## [The task]
Rewrite the lines starting at the one that contains "How far from" and ending at the last line, swapping "measurement" for "distance" and keeping everything else unchanged.

Start of Information shown

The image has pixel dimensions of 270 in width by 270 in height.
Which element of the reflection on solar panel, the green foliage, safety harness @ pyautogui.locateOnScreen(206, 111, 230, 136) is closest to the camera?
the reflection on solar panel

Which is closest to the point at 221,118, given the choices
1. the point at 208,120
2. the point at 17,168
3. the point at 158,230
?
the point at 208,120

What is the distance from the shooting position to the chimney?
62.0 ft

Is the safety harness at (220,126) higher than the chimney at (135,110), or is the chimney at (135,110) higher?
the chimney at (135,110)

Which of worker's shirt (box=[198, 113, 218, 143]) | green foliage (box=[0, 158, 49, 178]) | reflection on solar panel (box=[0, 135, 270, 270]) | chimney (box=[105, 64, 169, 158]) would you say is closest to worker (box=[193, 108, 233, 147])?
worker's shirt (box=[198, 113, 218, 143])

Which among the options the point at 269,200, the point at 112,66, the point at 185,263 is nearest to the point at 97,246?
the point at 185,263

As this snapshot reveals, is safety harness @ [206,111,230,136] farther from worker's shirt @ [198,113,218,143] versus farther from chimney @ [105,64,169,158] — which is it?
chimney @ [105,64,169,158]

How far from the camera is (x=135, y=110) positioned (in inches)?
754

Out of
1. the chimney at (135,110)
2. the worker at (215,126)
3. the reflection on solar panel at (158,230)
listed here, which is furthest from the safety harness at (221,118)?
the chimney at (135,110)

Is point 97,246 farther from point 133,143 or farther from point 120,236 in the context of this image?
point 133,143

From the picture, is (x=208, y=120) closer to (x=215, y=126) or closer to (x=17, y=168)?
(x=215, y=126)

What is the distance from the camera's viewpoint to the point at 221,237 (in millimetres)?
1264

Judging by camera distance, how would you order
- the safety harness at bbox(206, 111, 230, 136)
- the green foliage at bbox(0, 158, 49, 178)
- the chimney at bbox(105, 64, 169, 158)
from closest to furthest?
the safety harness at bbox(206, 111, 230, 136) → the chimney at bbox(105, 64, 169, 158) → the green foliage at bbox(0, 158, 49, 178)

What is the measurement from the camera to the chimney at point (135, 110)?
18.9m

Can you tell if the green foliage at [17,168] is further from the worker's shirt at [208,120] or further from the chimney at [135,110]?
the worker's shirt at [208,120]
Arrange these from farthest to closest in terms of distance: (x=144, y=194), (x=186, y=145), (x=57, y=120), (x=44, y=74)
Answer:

End of Information shown

## [Output]
How far from the camera is (x=135, y=110) positioned (in inches)?
754

Out of
1. the chimney at (135,110)
2. the worker at (215,126)
3. the reflection on solar panel at (158,230)
listed here, which is furthest from the safety harness at (221,118)?
the chimney at (135,110)

Is point 97,246 farther from point 133,143 or farther from point 120,236 in the context of this image?
point 133,143

From the picture, is (x=208, y=120) closer to (x=215, y=126) or closer to (x=17, y=168)?
(x=215, y=126)

What is the distance from the camera's viewpoint to the point at 221,237 (in millimetres)?
1264

Judging by camera distance, how would you order
- the safety harness at bbox(206, 111, 230, 136)
- the green foliage at bbox(0, 158, 49, 178)
- the chimney at bbox(105, 64, 169, 158)
from closest to furthest?
the safety harness at bbox(206, 111, 230, 136) → the chimney at bbox(105, 64, 169, 158) → the green foliage at bbox(0, 158, 49, 178)

What is the distance from the camera to the chimney at point (135, 110)?
18.9m

Can you tell if the green foliage at [17,168] is further from the worker's shirt at [208,120] or further from the chimney at [135,110]?
the worker's shirt at [208,120]
Arrange these from farthest to closest in terms of distance: (x=144, y=194), (x=186, y=145), (x=57, y=120), (x=44, y=74)
Answer:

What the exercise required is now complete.